Navregen regarda encore une seconde l’apprenti sorcier, puis s’en désintéressa. Il avait pris place à l’avant du chariot de tête, et tournait le dos au conducteur, un vieil orque à la peau aussi fripée qu’une pomme de l’été précédent. Le claquement des sabots de l’attelage sur le sol couvert d’humus gorgé d’eau lui faisait penser à une grenouille sautant de flaques en flaques. Le fond de l’air se rafraîchissait encore, et des doigts de brume montaient d’entre les troncs noirs. La saison de l’automne mourait.

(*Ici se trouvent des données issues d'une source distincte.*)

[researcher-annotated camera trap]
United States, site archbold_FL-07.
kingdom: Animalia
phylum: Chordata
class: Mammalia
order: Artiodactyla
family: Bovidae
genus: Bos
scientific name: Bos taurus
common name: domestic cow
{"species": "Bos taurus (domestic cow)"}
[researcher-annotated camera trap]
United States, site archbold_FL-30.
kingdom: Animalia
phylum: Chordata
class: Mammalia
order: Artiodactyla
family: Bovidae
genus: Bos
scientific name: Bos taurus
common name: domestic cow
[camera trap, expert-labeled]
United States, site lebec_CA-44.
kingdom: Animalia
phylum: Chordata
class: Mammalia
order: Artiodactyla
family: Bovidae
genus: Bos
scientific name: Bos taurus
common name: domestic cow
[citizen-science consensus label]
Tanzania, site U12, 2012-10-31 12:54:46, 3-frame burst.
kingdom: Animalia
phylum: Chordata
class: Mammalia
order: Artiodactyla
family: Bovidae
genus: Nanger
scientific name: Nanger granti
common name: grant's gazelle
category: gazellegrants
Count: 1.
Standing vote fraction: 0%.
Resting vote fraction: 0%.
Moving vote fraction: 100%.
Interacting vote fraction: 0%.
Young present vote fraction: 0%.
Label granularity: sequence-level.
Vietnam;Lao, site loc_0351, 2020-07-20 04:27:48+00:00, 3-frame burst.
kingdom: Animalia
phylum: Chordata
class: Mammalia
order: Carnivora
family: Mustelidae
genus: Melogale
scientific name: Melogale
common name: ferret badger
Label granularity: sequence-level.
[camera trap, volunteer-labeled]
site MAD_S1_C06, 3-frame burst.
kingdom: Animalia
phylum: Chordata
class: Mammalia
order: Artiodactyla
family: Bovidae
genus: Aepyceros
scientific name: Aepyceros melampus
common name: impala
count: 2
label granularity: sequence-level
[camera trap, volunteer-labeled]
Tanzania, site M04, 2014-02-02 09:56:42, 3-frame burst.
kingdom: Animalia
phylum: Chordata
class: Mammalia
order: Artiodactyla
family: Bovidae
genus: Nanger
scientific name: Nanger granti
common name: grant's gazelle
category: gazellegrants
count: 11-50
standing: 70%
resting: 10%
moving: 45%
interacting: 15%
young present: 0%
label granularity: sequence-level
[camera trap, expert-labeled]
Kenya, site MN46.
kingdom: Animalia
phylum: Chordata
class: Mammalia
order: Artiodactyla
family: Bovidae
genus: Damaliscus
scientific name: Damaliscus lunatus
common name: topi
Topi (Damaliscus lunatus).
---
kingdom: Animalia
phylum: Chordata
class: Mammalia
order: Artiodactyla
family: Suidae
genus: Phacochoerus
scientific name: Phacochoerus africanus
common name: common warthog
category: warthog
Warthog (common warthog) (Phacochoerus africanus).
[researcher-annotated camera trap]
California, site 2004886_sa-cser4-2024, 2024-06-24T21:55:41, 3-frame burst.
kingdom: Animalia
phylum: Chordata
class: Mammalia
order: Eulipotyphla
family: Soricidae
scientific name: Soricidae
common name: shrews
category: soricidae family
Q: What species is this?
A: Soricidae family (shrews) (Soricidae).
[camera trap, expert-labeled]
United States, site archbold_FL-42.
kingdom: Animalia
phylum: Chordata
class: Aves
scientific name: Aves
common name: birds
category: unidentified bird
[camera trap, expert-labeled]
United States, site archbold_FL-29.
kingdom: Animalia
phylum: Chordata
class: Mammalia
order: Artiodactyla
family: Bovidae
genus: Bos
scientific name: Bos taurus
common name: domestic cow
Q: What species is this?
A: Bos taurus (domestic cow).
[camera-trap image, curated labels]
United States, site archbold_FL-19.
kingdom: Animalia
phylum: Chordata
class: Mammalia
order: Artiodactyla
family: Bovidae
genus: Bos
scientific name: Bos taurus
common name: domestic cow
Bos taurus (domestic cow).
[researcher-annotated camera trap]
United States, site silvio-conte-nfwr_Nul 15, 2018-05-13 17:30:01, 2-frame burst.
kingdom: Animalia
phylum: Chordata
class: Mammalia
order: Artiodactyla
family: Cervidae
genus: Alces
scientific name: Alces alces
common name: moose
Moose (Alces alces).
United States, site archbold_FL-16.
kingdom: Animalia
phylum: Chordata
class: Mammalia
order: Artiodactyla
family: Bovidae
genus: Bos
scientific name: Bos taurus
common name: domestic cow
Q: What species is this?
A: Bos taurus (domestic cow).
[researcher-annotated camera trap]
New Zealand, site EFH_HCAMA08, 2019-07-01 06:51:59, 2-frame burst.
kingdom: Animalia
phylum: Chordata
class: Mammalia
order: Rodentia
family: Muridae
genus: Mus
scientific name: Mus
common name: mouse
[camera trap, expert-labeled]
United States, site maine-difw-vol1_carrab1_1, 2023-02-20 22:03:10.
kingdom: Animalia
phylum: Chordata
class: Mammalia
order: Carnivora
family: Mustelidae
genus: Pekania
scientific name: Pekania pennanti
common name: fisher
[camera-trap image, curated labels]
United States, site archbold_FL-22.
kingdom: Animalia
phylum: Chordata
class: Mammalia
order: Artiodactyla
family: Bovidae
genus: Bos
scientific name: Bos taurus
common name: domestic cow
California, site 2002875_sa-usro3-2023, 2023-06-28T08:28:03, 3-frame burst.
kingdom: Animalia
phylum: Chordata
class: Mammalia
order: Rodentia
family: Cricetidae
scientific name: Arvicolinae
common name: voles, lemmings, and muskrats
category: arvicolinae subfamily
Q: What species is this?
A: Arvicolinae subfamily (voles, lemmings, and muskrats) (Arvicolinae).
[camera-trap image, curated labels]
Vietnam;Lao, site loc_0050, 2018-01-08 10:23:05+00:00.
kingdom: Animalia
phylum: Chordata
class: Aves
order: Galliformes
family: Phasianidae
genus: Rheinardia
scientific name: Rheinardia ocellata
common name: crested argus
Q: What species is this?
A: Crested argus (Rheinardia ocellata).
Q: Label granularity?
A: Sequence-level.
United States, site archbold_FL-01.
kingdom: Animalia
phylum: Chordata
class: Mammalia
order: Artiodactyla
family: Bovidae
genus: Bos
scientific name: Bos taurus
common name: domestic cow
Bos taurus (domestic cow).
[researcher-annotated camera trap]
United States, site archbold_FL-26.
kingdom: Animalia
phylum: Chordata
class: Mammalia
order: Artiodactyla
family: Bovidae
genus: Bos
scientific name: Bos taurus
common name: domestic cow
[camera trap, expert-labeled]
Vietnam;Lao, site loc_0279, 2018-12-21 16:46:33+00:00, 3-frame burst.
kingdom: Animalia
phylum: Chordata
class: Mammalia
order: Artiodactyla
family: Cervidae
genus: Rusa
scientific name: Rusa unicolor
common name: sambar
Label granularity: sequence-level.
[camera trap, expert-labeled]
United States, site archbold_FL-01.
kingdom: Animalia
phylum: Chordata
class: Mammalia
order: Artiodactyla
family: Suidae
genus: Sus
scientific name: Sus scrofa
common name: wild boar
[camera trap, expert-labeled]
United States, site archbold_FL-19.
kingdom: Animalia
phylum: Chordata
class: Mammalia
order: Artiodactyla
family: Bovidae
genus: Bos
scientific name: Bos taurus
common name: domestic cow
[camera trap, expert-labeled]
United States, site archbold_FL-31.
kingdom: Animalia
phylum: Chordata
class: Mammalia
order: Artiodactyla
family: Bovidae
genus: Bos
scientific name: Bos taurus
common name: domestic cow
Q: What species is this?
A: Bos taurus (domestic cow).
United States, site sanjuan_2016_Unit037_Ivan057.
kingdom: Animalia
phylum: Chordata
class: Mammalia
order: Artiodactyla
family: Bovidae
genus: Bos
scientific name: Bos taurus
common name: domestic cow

A côté de lui, le loup géant respirait avec profondeur, soulevant sa cage thoracique douloureuse. Sa langue râpeuse pendait entre ses babines retroussées, mais il avait les yeux mi-clos : il se reposait. En face d’eux Swegnine restait immobile, interdite. Elle était câlée entre deux tonnelets à moitié vides, un sac de provisions réduites en purée, deux carquois et une pile de bâches, de toiles et de poteaux qui constituait la tente du chef, tout en cachant son coffre et ses quelques affaires personnelles.

Elle rassembla sur elle les pans de sa cape élimée, en se demandant quand viendrait l’heure de sa délivrance. L’hiver s’enhardissait de jours en jours, refermant sa serre glacée sur le pays. Elle se demandait aussi si ces peaux-vertes hivernaient, ou bien s’ils continuaient à voyager au plus fort de la mauvaise saison. Si tel était le cas, elle n’était pas sûr de survivre très longtemps. Déjà ainsi, elle sentait le froid la percer jusqu’aux os. Elle commençait à claquer des dents. Malgré le roulis incessant de la charrette, elle refusait de s’abandonner à la torpeur. Il fallait qu’elle garde les esprits clairs, pour trouver une solution.

Une des roues rencontra une pierre dépassant du tapis d’épines, et le chariot vacilla. La jeune femme sursauta et se raccrocha au rebord en bois grossier, effleurant la main du semi-orque. Elle la retira aussitôt, gênée.

Navregen grogna. Il avait bien senti que sa peau était froide, très froide. Elle avait les mains blanches, bien sûr, mais i les demandait si elle ne l’était pas un peu trop. Il remarqua que ses machoires s’entrechoquaient et il supposa que chez les humains, cela avait la même signification que chez les orques :

« -Si vous avez pas assez chaud, faut le dire, remarqua t-il. Prenez ça. »

Il décrocha sa cape et la lui posa sur les épaules, avec un mélange d’impatience et de maladresse, puis se rassit à sa place :

« -Si ça suffit pas, j’demanderai à Loup d’se serrer kontre vous.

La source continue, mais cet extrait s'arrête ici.